The same device that makes Jackie Mason one of the most consistently loathsome entertainers living today, playing to the assumed prejudices of his niche audience to get easy laughs at the expense of others, is at work here. As my father used to say to my brothers and me when we engaged in inappropriate humor: “’Tain’t funny, McGee.”

But, if you can get past the political atrocities of this play, you’ll discover that underneath it all, the writing is really, really… awful. It’s predictable and insultingly condescending. You’ve heard of foreshadowing, that delicate literary technique through which one gets an inkling of what’s coming up? Mr. Alfieri uses what can only be called fore-broadcasting, as if he were yelling, “Guess what happens next!” It gets old. Truly, Dr. Seuss tells better, and more sophisticated, stories.

Mr. Alfieri’s story, such as it is, concerns a lonely elderly woman, Lily, and the relationship that ensues with Michael, a dance instructor, who comes to her house to give her, you guessed it, six dance lessons in six weeks. The play is structured around each lesson, and at the performance I attended, you could hear the audience counting down to the end. “Only four to go.” “Only two to go,” and so forth, which should give you an idea of how tedious this whole thing is.
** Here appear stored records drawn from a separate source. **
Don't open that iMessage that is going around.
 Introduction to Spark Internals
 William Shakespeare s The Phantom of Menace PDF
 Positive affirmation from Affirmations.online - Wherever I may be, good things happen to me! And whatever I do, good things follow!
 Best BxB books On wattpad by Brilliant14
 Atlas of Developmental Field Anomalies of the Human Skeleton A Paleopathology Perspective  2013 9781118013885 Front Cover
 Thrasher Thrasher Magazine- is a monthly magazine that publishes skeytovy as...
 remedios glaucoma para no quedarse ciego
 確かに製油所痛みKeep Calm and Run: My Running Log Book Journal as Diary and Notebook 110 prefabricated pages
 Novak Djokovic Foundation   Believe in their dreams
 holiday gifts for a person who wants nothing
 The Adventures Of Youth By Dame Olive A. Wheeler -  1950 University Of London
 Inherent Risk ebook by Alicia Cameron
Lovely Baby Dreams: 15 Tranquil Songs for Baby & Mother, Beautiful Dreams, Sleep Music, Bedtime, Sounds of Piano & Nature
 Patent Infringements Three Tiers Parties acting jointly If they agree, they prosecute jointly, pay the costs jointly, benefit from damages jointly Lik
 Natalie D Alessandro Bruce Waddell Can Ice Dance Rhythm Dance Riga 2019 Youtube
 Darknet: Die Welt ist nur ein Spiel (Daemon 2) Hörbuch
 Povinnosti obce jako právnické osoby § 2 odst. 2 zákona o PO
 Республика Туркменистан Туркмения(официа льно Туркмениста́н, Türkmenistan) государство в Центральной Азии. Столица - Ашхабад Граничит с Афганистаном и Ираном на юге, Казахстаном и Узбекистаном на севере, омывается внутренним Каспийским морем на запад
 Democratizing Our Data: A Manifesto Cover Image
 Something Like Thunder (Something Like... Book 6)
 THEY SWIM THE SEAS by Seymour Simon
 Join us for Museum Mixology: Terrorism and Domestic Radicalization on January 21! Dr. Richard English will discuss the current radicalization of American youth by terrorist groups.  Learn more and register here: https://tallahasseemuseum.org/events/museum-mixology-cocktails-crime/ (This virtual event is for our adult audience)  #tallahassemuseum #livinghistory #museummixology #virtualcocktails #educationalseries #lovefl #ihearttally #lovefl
For some reason that could only make sense to Mr. Alfieri, Lily and Michael start out insulting one another and fighting. Gosh, it must be all that pent up loneliness that automatically bonds old queens and old dames, even if their emotions can only find suitable expression in insulting a stranger.

Repellent as the scenes of Michael and Lily bickering are, they are nowhere near as nauseating as when the two finally develop a kind of mother/son relationship and find the love and acceptance in each other they can’t find anywhere else, or are afraid to. Michael is going to accept that he’s gay and maybe he can love again.

There are also a series of stirring developments––really superficial attempts to go for the heartstrings of the audience––each of which has the exact opposite effect, making one want to go for the playwright’s throat. The old bat downstairs, who Lily has been barraging with insulting phone calls, dies and when her son turns up, he is–– mirabile dictu––gay! Lily herself, in remission from cancer in lessons one through five, has a recurrence around the time of lesson six.

Happily, there is a bright spot––Polly Bergen in the role of Lily. Without her, I wager that two-thirds of the audience would have walked out at the intermission. Ms. Bergen is a radiant performer who, against all odds, gives this play whatever redeeming value it has. She deserves a much better showcase for her lively talent, precise timing, and splendid comedy. Though the script tries to cut her off at the knees at every pass, she somehow manages to rise above it. Besides Ms. Bergen, the only thing that really works is the set by Roy Christopher. He has captured the prefab sterility of a St. Petersburg condo with eerie accuracy.

Speaking of eerie, Ms. Bergen’s co-star Mark Hamill is a walking train wreck. His performance is strident and overly mannered, a kind of antediluvian image of a homosexual who is shallow, shrill, and shamelessly artificial. It is as empty a performance as you could ever see, highlighted by those popular fag signifiers, the limp wrists and swaying walk. All the talk in the script about not judging people seems like quasi-liberal cant imposed on a truly hateful, arcane image of what it means to be gay. Mr. Hamill is too loud in every respect, and any moment of sincerity seems false. Whatever force he may have drawn on in other roles, none of it is evident here.

Of course, Mr. Hamill’s performance may be the responsibility of director Arthur Allan Seidelman. Mr. Seidelman’s evident ineptness radiates through the piece in the characterizations, the awkwardness of the relationship between the characters, and the long (though blessedly restful) blackouts in between each scene.

Happily, this hideous experience is now all in my past. And having gotten through it, let me say that nothing, not even the comforting knowledge that you won’t see anything worse for a long time, should tempt you to get anywhere near this half-baked turkey.